7. Review Common Crisis Scenarios
Creating and analysing a hypothetical crisis is critical when developing a crisis communication plan. Not only that, but it can also hugely benefit your crisis response strategy.
How? These hypothetical crises can help your team role play different scenarios, and consider best outcomes. Your team can then use the insights gained through role play and group discussions to refine the communication and response strategy.
For example, in one of the hypothetical crises, you may realise you have information gaps. Being unaware that a problem is brewing means you take a long time to respond. You can use those insights to adjust your internal operations.
Or perhaps, you might realise your holding statement is not transparent. You’d need to review and revise your strategy.
As you can imagine, your team will come up with much better drafts doing this in advance. Everything is a lot easier when you’re not under pressure from an existing crisis.
8. Set Internal Procedures
In your crisis communications plan, lay down the internal procedures to be followed during a crisis. For one, you must determine how you will distribute information to staff. You want to use multiple communication channels to ensure your message is getting out there.
For example, in the event of a security-related crisis, you want to send notifications through emails, SMS, and other channels. Using multiple channels increases the chances of your employees seeing that critical notification.
Looking back at the University of Washington’s crisis communications plan, you can see they provide details on communication channels the team can use based on the type or size of the emergency.
You want key personnel to role-play common eventualities. Be sure to provide key staff with the necessary skills they need to operate effectively during a crisis. For example, you want your company spokesperson to be comfortable in front of the press. That means giving them media training.

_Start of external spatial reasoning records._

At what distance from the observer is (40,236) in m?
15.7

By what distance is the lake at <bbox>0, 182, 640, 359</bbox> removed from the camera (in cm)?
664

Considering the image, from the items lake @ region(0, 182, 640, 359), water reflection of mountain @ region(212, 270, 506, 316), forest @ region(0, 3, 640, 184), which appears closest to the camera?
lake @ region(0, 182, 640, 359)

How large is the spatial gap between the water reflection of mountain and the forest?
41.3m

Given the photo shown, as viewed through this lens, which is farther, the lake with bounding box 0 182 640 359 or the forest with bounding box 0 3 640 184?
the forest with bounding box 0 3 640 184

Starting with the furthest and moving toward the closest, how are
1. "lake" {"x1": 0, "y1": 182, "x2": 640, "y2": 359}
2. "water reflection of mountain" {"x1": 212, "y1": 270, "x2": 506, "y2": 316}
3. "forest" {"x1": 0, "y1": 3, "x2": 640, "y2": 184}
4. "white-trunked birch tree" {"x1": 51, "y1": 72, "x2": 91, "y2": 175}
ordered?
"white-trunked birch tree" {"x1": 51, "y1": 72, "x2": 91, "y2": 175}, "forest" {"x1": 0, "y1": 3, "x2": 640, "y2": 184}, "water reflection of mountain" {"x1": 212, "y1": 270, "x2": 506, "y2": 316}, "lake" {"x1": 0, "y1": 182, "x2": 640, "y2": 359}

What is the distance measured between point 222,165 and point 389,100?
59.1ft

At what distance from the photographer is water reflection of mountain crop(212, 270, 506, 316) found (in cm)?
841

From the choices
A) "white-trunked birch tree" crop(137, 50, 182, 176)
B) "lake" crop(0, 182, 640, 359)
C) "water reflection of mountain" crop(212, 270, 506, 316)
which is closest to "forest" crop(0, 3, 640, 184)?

Moreover, set some ground rules on things like talking to the media and using social media during a crisis. Let your employees know who they should refer inquiries to during a crisis.
Closing my crisis tips
If you work in marketing or PR there’s a good chance you will work at a company that experiences a crisis during your professional career. That’s almost inevitable. Having a crisis communication plan in place when a crisis occurs increases the likelihood that things are handled calmly and professionally. Companies that have such systems in place are far more likely to come out of a crisis with their brand reputation intact and in some cases stronger.
In my guide above you learned eight critical elements your crisis communication plan needs to succeed. Start by creating a crisis management team and building a contact list. Next, identify key stakeholders and create a social media plan.
From there, draft key responses, establish a monitoring & alert system, and review common crisis scenarios. Finally set internal procedures to be followed during a crisis.
Don’t wait until a crisis hits to start appointing a spokesperson and craft your responses. Instead, use my guide to create a solid crisis communication strategy beforehand. That will give you the best chance at keeping your brand intact even during the worst of crises. Good luck.